Pour Caro Perne, chanteuse, à Maurice, les droits des femmes existent grâce aux luttes passées, mais la réalité quotidienne reste brutale : manque d’éducation, banalisation des violences et absence de protection. Pour changer les mentalités et garantir dignité, sécurité et égalité, selon elle, certaines femmes refusent le silence afin de pouvoir construire un avenir où chaque femme est respectée et protégée.
Le 8 mars, on célèbre la femme. D’accord. Mais parlons réalité.
Pour améliorer la condition des femmes, je pense que la chose qui doit changer, c’est la mentalité des gens.

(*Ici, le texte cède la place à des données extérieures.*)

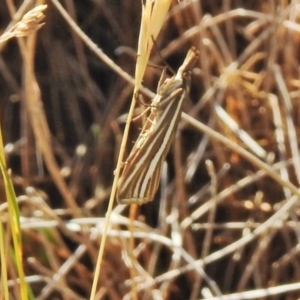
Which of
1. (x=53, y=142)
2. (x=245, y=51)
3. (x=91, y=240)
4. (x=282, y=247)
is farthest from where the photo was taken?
(x=53, y=142)

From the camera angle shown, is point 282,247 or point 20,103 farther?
point 20,103

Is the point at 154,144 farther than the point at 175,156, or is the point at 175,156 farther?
the point at 175,156

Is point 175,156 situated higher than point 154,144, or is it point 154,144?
point 154,144

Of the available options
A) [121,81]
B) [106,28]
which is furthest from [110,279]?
[106,28]

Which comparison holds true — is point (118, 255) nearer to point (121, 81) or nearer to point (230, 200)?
point (230, 200)

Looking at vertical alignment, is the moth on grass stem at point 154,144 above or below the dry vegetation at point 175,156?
above

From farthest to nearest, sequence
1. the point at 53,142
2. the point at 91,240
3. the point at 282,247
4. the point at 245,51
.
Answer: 1. the point at 53,142
2. the point at 245,51
3. the point at 282,247
4. the point at 91,240
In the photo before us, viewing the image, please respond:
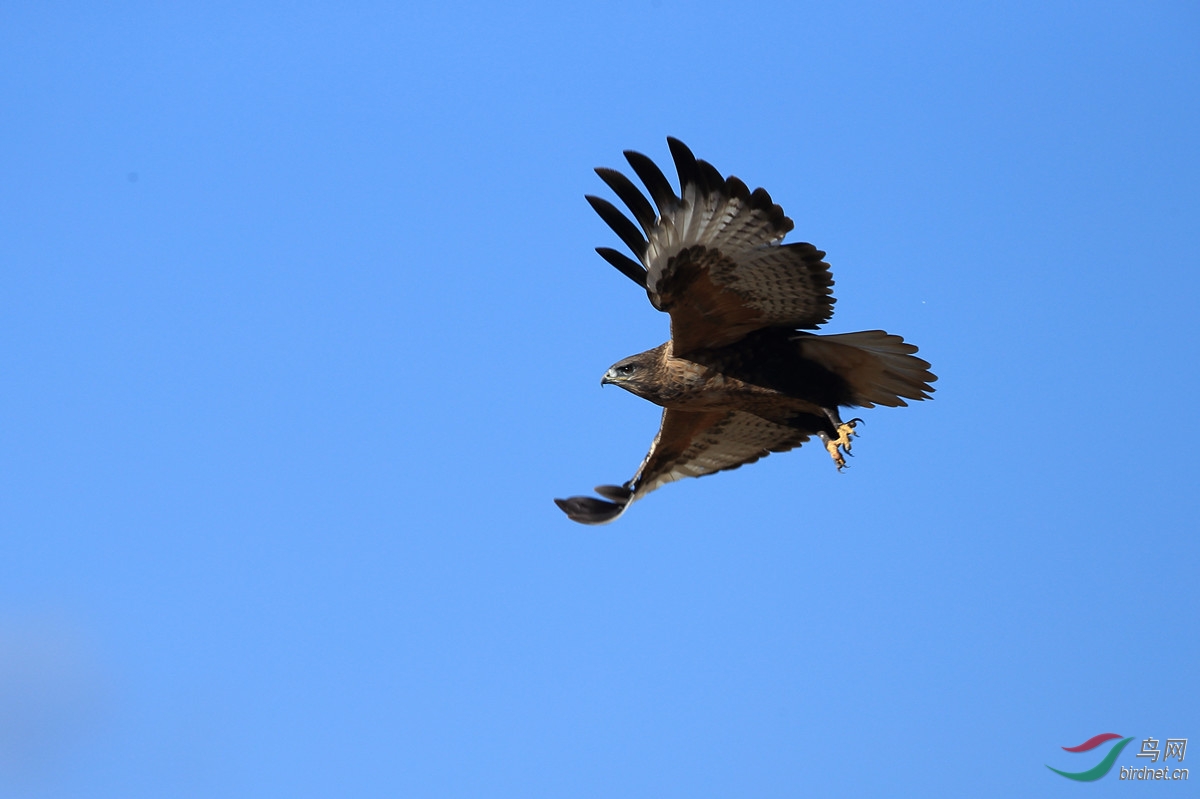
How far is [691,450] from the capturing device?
12.8 meters

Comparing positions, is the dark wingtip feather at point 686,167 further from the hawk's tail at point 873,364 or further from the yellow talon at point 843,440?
the yellow talon at point 843,440

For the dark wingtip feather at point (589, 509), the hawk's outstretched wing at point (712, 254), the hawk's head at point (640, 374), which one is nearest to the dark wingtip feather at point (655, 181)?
the hawk's outstretched wing at point (712, 254)

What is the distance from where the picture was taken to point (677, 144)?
992 centimetres

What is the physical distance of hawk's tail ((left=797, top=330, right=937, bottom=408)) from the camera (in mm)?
10836

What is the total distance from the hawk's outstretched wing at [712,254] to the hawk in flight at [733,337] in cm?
1

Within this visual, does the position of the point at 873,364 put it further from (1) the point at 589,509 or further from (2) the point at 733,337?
(1) the point at 589,509

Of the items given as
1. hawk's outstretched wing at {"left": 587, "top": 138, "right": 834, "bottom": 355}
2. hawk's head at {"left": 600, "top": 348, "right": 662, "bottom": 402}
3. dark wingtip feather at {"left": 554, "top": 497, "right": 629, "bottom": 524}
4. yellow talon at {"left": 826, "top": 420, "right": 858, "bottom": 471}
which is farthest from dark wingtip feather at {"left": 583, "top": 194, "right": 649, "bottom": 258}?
dark wingtip feather at {"left": 554, "top": 497, "right": 629, "bottom": 524}

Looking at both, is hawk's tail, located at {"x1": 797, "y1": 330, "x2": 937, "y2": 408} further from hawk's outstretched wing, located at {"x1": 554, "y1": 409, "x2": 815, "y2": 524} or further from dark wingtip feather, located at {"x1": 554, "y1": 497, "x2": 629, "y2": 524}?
dark wingtip feather, located at {"x1": 554, "y1": 497, "x2": 629, "y2": 524}

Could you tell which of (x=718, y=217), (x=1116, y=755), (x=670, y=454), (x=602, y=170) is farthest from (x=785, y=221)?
(x=1116, y=755)

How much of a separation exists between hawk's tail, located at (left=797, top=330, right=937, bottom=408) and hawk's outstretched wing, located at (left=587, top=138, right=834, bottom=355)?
292 mm

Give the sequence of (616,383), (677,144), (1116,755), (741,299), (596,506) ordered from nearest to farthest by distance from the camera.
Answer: (677,144), (741,299), (616,383), (596,506), (1116,755)

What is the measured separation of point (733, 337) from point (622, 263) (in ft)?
4.05

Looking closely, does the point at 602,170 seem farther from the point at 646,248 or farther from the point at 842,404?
the point at 842,404

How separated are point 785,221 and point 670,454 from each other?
11.3 feet
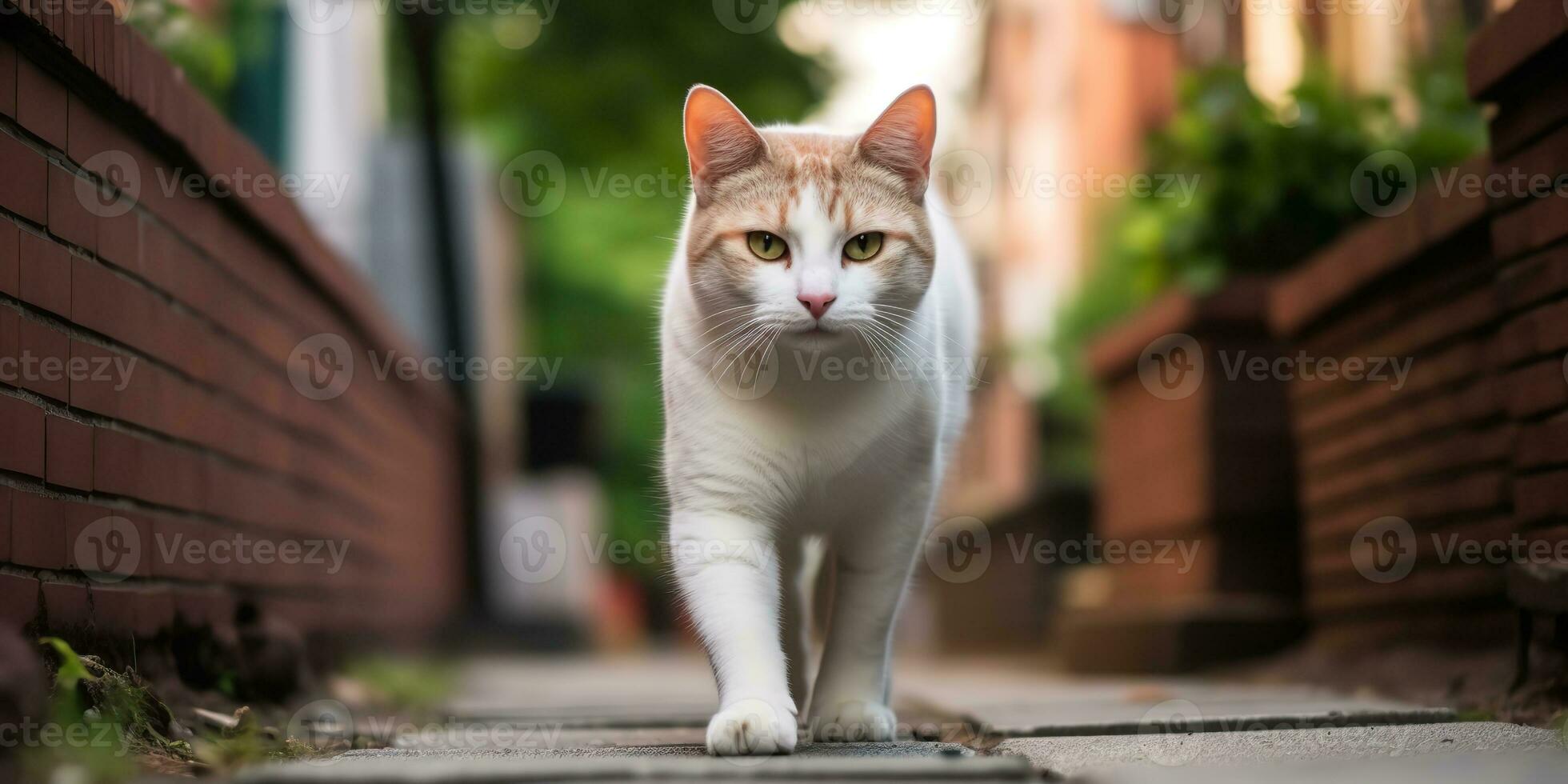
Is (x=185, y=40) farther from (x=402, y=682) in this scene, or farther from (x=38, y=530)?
(x=402, y=682)

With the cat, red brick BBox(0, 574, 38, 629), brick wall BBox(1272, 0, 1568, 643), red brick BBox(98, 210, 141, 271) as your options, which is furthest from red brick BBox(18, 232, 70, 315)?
brick wall BBox(1272, 0, 1568, 643)

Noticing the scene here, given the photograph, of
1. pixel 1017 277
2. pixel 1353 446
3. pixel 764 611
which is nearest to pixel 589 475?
pixel 1017 277

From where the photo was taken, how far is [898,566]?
257 centimetres

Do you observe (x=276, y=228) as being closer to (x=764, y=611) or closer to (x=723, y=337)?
(x=723, y=337)

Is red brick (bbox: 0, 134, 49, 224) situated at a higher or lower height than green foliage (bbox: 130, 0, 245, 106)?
lower

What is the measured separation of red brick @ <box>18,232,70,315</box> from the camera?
6.84 feet

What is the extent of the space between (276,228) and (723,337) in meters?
1.67

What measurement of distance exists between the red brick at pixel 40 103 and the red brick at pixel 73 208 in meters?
0.06

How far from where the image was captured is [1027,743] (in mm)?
2264

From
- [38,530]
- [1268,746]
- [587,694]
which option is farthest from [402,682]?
[1268,746]

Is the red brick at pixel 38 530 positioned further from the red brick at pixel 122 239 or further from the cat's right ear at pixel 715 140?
the cat's right ear at pixel 715 140

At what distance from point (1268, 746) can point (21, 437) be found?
2.02 m

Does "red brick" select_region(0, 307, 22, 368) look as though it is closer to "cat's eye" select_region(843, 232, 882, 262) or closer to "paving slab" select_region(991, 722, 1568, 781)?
"cat's eye" select_region(843, 232, 882, 262)

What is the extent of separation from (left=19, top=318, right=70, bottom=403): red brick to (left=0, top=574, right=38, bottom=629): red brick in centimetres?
30
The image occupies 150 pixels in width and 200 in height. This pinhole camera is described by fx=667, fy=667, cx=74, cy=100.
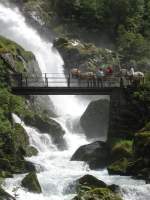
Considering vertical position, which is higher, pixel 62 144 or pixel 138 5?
pixel 138 5

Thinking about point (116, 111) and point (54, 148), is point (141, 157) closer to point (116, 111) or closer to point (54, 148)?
point (116, 111)

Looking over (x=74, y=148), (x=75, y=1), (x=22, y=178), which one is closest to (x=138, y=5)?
(x=75, y=1)

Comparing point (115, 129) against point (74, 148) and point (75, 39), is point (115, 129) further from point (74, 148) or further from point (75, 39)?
point (75, 39)

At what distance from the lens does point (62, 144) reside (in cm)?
5600

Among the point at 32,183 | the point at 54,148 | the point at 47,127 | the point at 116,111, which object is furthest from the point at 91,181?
the point at 47,127

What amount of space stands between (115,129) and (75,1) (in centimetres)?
4336

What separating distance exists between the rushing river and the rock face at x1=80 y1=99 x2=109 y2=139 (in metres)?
1.14

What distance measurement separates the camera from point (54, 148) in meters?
54.4

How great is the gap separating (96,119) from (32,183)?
22427 millimetres

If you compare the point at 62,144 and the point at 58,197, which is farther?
the point at 62,144

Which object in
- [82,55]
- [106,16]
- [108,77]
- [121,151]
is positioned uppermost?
[106,16]

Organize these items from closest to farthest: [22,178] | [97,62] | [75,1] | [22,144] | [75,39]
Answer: [22,178] → [22,144] → [97,62] → [75,39] → [75,1]

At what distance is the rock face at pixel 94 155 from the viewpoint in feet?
158

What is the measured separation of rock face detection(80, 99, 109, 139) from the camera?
61.1 metres
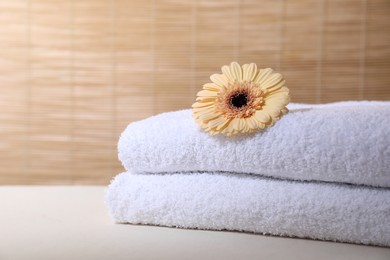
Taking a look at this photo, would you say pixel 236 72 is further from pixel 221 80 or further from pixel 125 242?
pixel 125 242

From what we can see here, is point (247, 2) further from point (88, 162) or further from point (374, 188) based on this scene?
point (374, 188)

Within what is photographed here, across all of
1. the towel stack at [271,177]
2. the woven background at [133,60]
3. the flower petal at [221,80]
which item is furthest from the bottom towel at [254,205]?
the woven background at [133,60]

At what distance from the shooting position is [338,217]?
68 centimetres

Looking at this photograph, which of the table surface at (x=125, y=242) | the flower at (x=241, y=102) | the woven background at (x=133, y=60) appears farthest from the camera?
the woven background at (x=133, y=60)

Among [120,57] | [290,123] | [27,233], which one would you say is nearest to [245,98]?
[290,123]

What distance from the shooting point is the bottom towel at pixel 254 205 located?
67 centimetres

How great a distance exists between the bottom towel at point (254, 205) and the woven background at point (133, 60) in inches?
15.1

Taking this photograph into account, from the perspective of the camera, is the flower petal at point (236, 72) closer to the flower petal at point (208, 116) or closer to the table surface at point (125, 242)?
the flower petal at point (208, 116)

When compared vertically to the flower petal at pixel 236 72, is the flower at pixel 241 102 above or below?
below

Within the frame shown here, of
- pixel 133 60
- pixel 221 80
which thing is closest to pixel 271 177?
pixel 221 80

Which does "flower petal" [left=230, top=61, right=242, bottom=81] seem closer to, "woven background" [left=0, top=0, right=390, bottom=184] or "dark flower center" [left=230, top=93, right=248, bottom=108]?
"dark flower center" [left=230, top=93, right=248, bottom=108]

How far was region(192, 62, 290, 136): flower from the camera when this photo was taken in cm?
72

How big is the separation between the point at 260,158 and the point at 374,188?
138 millimetres

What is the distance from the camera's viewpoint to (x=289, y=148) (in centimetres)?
69
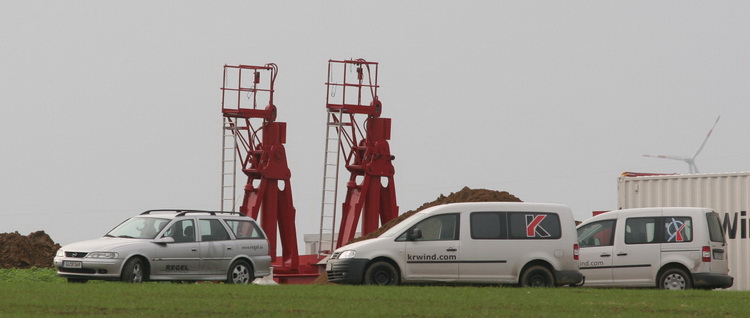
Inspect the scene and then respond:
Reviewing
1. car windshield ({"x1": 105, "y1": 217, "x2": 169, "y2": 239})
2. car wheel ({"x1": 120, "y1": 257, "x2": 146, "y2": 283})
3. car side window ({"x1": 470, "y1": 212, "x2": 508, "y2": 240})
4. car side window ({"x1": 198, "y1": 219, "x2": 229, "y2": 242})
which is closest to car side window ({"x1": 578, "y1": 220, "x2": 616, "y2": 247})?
car side window ({"x1": 470, "y1": 212, "x2": 508, "y2": 240})

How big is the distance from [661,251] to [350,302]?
807cm

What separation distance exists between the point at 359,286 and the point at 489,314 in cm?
580

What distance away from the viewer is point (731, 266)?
85.7ft

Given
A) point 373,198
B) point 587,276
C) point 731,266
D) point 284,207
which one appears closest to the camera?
point 587,276

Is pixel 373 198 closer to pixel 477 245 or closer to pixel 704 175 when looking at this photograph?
pixel 704 175

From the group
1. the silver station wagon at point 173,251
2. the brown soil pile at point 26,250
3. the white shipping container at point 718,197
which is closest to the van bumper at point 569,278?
the white shipping container at point 718,197

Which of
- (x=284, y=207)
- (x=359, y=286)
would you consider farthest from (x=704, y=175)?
(x=284, y=207)

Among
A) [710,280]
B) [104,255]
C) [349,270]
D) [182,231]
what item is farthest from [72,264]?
[710,280]

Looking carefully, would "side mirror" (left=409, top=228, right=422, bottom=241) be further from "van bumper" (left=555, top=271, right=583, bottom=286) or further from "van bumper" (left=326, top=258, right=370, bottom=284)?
"van bumper" (left=555, top=271, right=583, bottom=286)

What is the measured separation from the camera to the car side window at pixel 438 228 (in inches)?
865

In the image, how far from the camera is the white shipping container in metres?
25.9

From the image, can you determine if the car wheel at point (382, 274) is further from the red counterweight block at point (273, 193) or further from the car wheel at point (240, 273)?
the red counterweight block at point (273, 193)

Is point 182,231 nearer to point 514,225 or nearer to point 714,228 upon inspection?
point 514,225

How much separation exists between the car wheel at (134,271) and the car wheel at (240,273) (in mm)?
1744
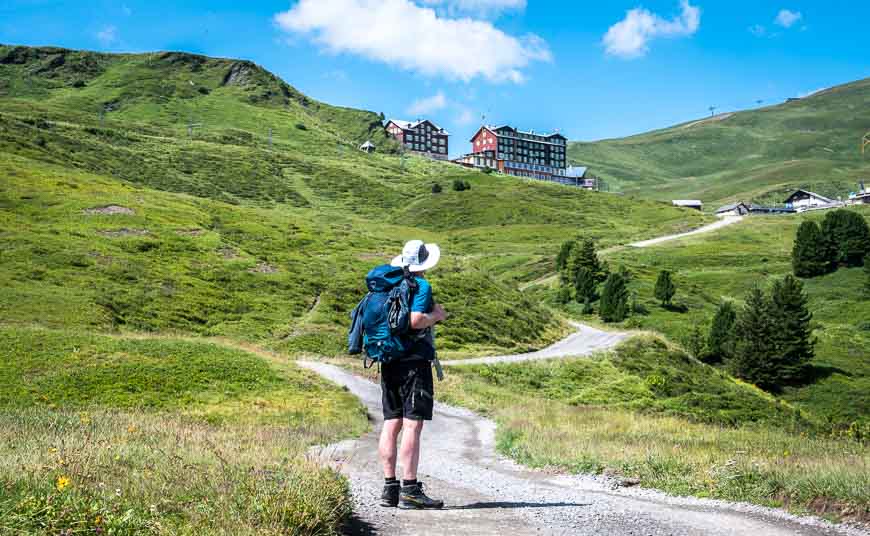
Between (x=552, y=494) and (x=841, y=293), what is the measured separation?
10485cm

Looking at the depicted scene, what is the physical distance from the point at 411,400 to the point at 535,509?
1.96 metres

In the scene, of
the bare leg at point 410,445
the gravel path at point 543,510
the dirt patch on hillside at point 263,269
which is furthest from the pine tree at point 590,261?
the bare leg at point 410,445

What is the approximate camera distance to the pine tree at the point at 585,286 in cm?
9588

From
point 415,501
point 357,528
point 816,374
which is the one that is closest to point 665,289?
point 816,374

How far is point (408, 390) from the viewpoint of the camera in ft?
28.7

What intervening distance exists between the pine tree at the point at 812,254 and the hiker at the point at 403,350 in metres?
114

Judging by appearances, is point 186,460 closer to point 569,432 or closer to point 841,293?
point 569,432

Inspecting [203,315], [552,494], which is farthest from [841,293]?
[552,494]

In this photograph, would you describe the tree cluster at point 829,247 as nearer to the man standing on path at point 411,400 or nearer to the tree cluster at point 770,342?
the tree cluster at point 770,342

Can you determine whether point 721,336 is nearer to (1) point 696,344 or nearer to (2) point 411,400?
(1) point 696,344

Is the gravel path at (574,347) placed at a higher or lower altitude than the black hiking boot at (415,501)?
lower

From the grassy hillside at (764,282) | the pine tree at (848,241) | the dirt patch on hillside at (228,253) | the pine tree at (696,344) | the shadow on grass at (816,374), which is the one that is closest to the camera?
the dirt patch on hillside at (228,253)

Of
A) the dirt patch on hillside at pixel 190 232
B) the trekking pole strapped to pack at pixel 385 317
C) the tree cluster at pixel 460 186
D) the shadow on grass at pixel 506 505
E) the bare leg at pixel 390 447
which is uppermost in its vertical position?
the tree cluster at pixel 460 186

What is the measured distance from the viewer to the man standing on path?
856cm
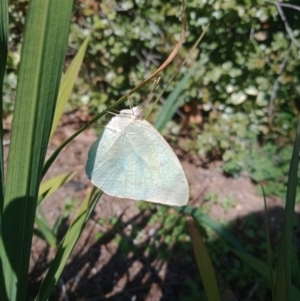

Ce n’est pas quelque chose qui se fera du jour au lendemain, mais si ça s’est fait dans le passé, j’ai la certitude que cela se fera encore une fois.
Vous évoquez les avancées obtenues par le combat des femmes. Pourquoi est-ce important de le rappeler ?
Tellement de femmes se sont battues pour qu’aujourd’hui j’aie le droit de voter, j’ai le droit de m’asseoir dans un bus… Une femme a créé le premier ordinateur, le wireless, le traitement du cataracte, le lave-vaisselle… et j’en passe ! Il est temps d’éduquer les gens pour que ces luttes soient comprises et respectées.
Pensez-vous que l’éducation actuelle est suffisante ?
Je n’ai eu droit qu’à quelques cours sur les règles au collège, mais rien de plus détaillé sur les cycles menstruels en profondeur, sur comment ça affecte le corps et surtout le mental. Si toute la population — femmes, hommes, jeunes adultes — connaissait la liste des risques que prend une femme sur sa santé physique et mentale en mettant au monde un enfant, on nous témoignerait beaucoup plus de respect. Tout est trop banalisé.
Comment expliquez-vous le manque de protection des femmes dans la société ?
Nous ne sommes même pas correctement protégées. Se faire siffler dans la rue par des policiers ? C’est inadmissible. Vers qui dois-je me tourner pour me sentir en sécurité, si eux-mêmes ne considèrent pas ça comme du harcèlement ? Je me retourne et me tais, parce que c’est la police, mais dans ma tête, c’est la rage et le sentiment d’impuissance. Les hommes ne comprennent pas ce que cela fait. Ils rigolent quand on en parle.
Vous proposez l’éducation comme solution ?
Je sais que ma solution, en proposant l’éducation, n’est pas rapide, mais elle est efficace sur le long terme. On me dit souvent : « Laisse tomber, Caro, tu ne changeras pas le monde ! » À moi seule ? Jamais, i am not that delusional, mais j’y contribue par mes messages de force, de confiance en soi et de self-love, et j’en suis fière. C’est parce qu’une femme a osé qu’aujourd’hui, j’ai des droits. Je ne cesserai jamais d’oser pour les femmes de demain.